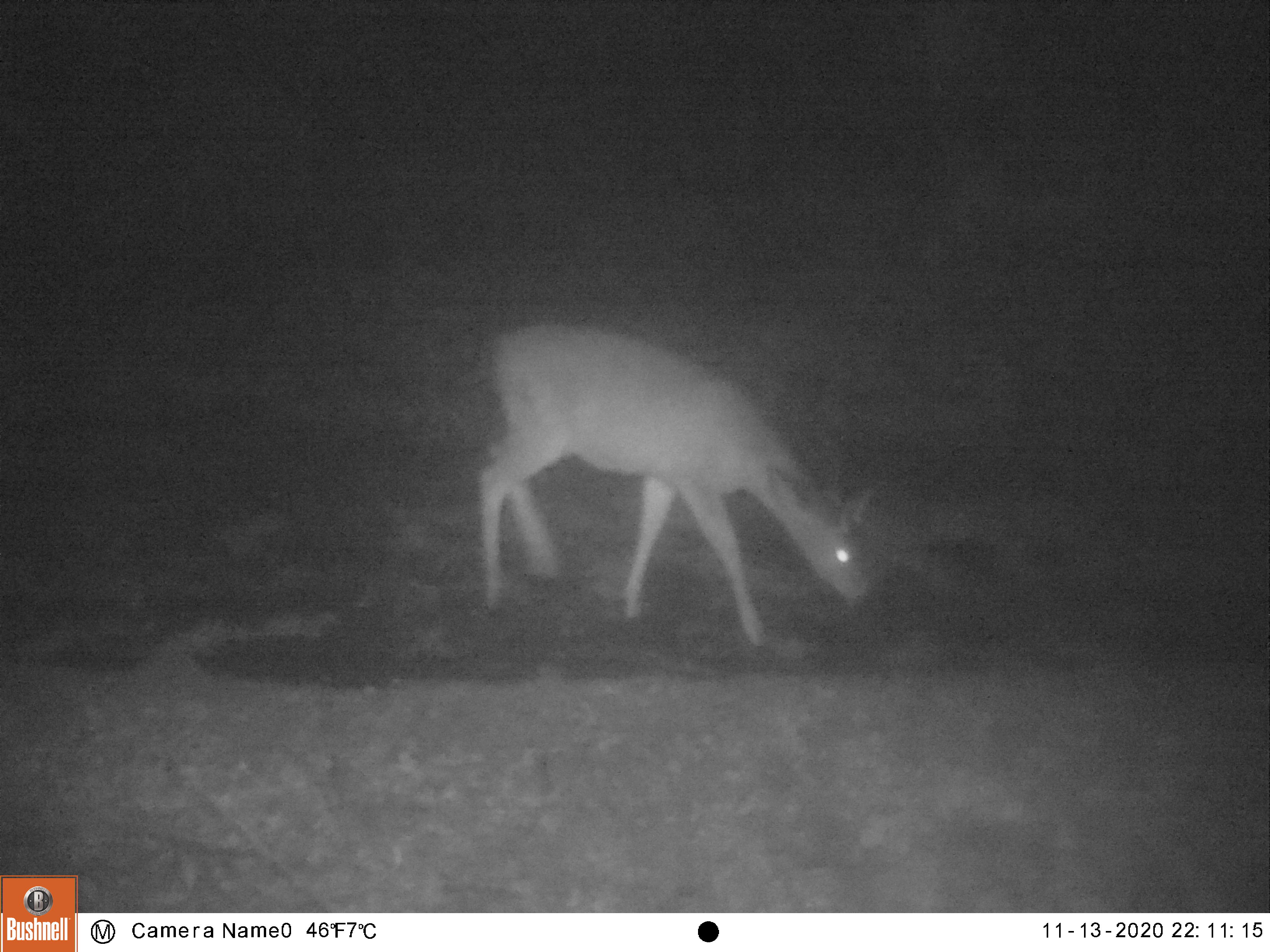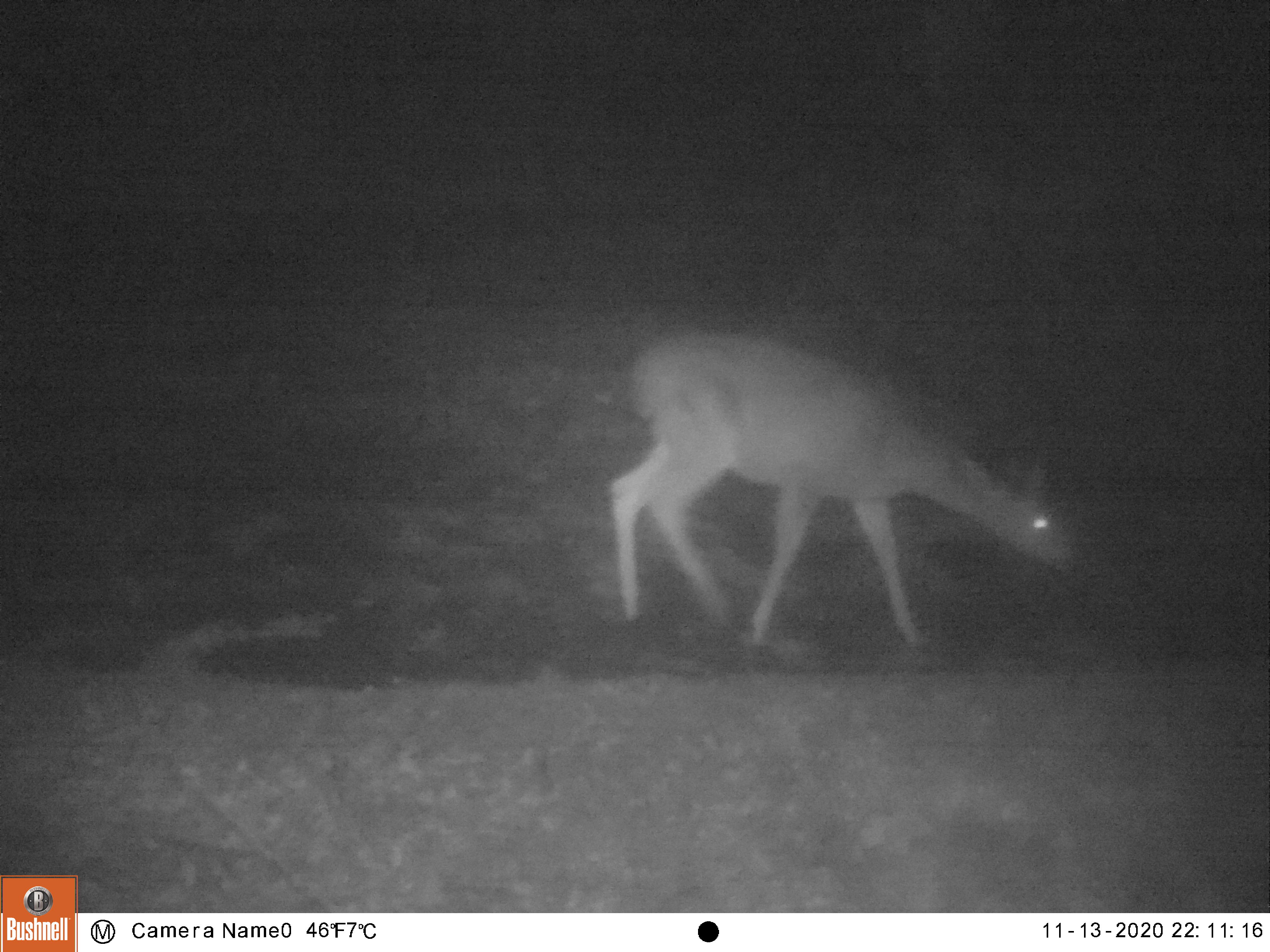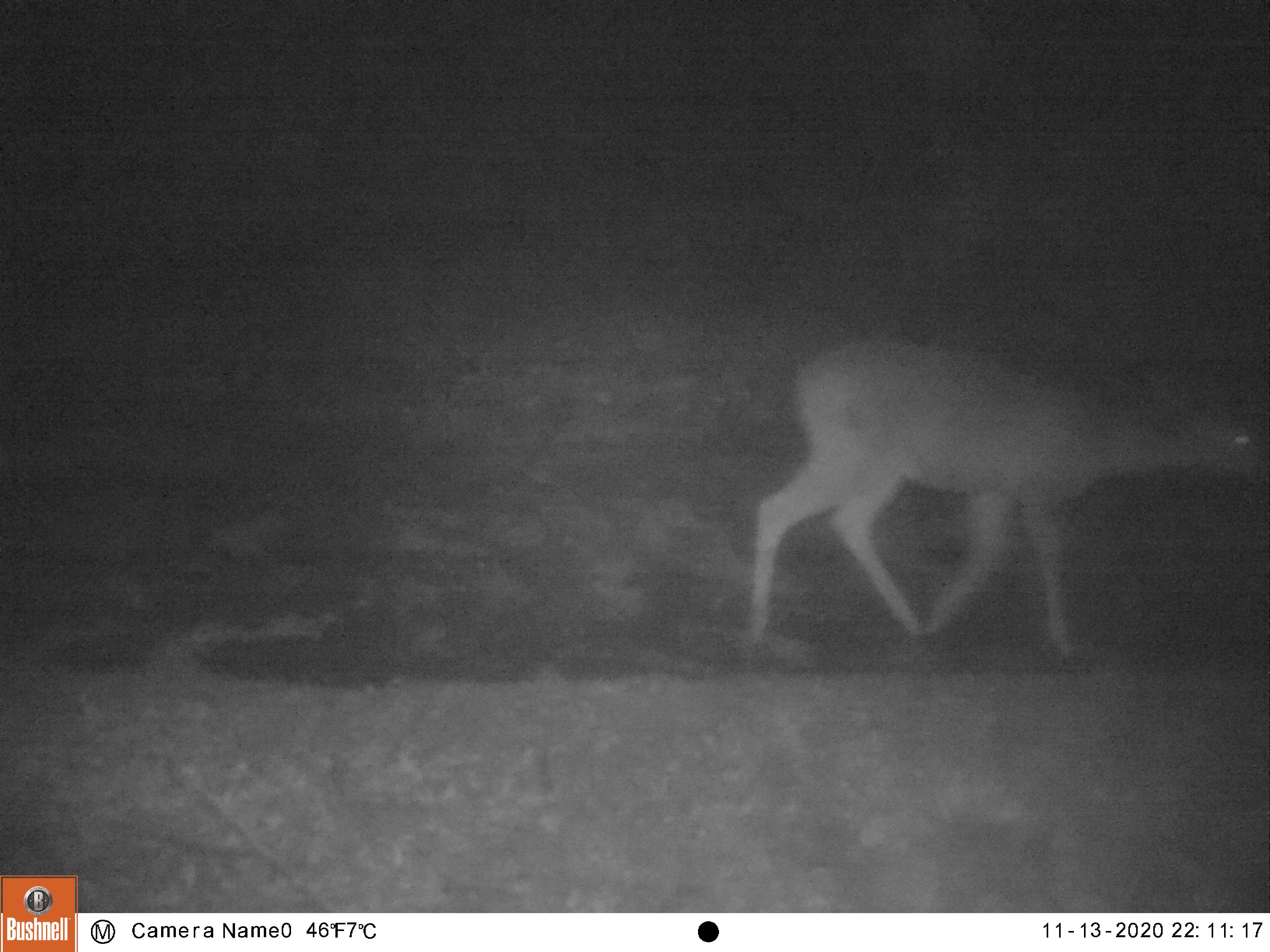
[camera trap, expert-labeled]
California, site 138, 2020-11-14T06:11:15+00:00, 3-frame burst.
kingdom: Animalia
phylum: Chordata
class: Mammalia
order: Artiodactyla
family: Cervidae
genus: Odocoileus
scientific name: Odocoileus hemionus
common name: mule deer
Mule deer (Odocoileus hemionus).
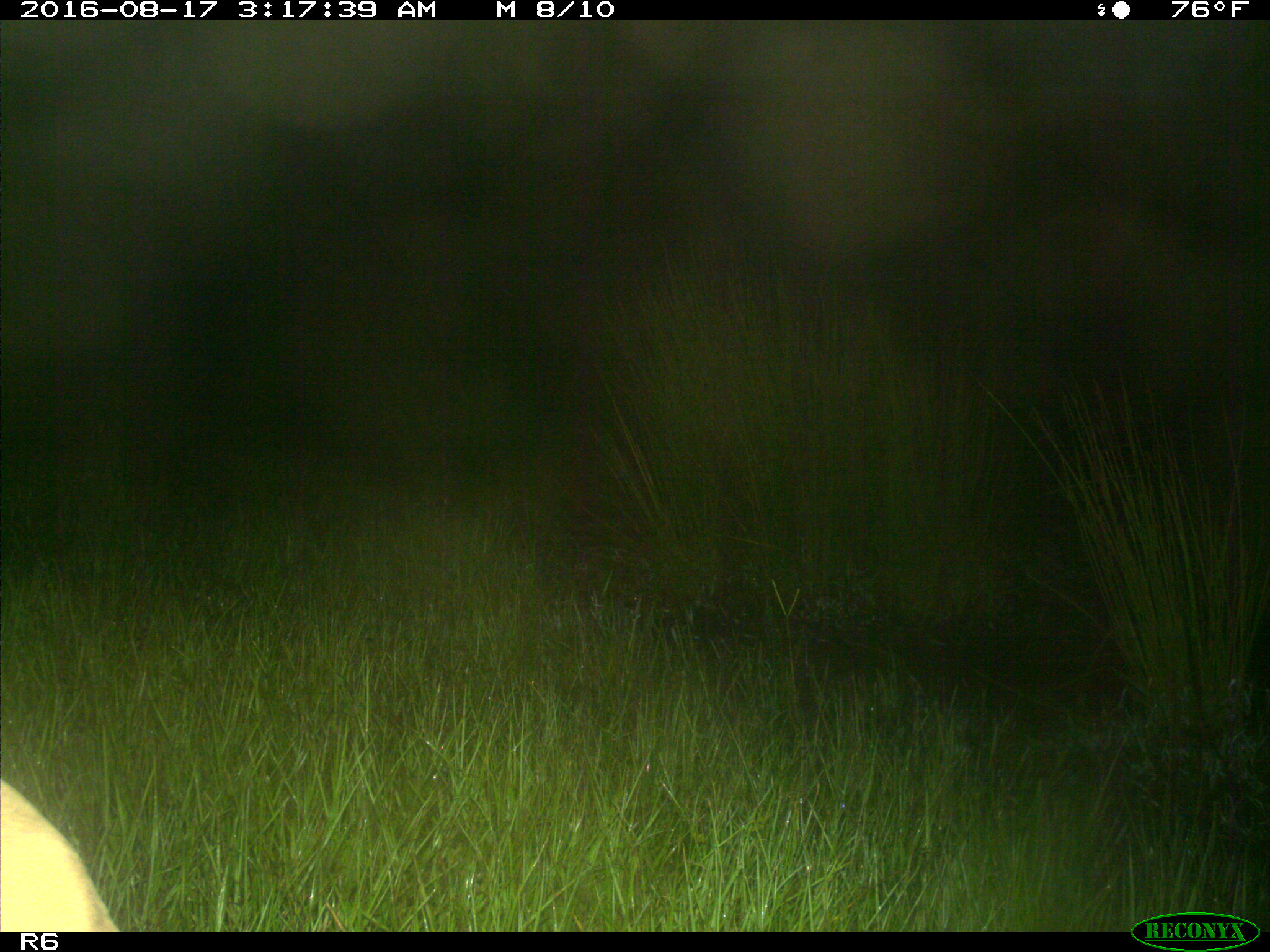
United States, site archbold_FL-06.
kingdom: Animalia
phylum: Chordata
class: Mammalia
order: Artiodactyla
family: Bovidae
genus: Bos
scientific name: Bos taurus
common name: domestic cow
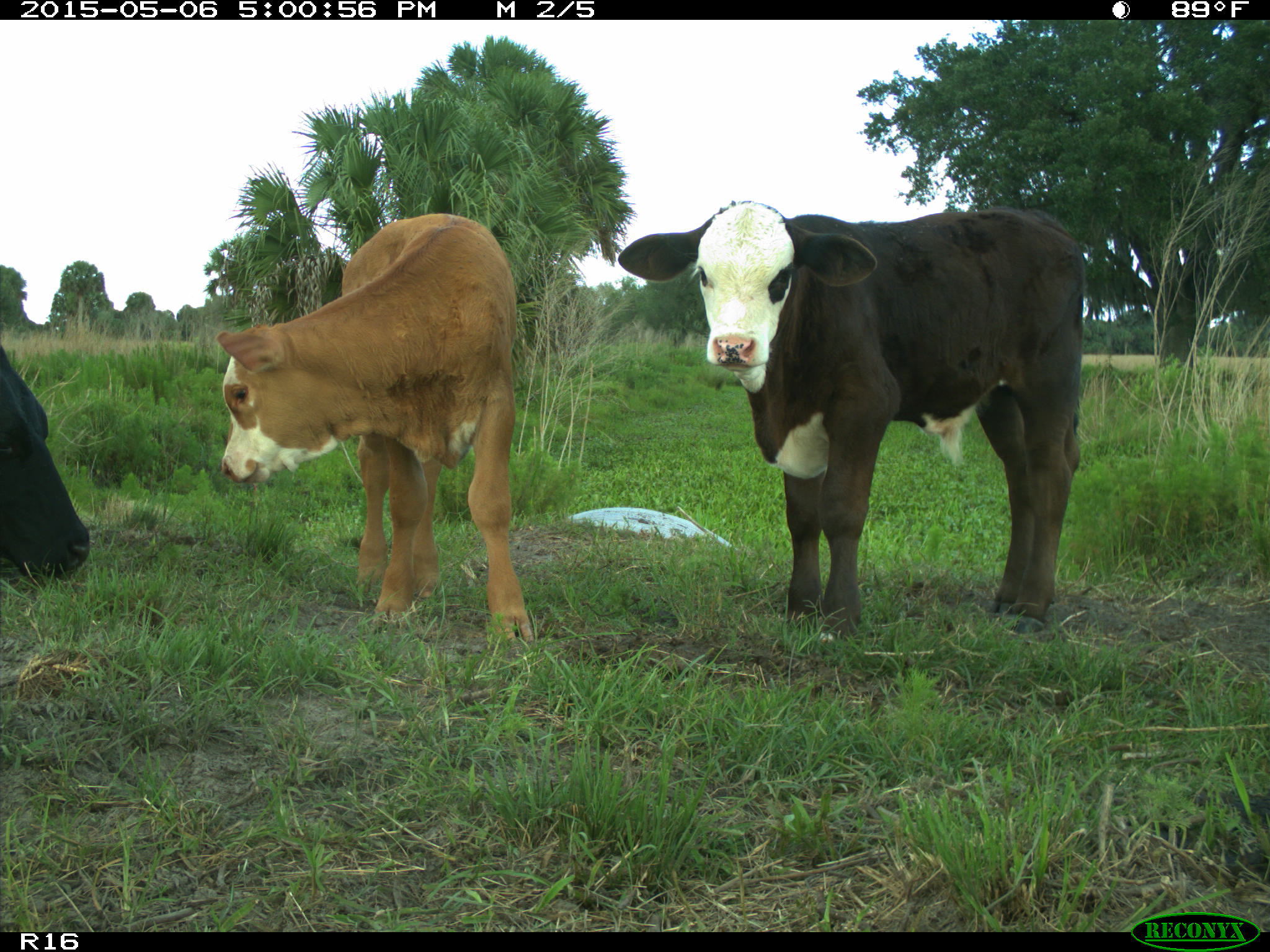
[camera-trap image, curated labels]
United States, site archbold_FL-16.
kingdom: Animalia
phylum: Chordata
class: Mammalia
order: Artiodactyla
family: Bovidae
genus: Bos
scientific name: Bos taurus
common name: domestic cow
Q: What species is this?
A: Bos taurus (domestic cow).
● ● ● ● ●
• [Work to complete]:
Scan the records above for the word "camera". Copy each line that has it.

• [Task answer]:
[camera trap, expert-labeled]
[camera-trap image, curated labels]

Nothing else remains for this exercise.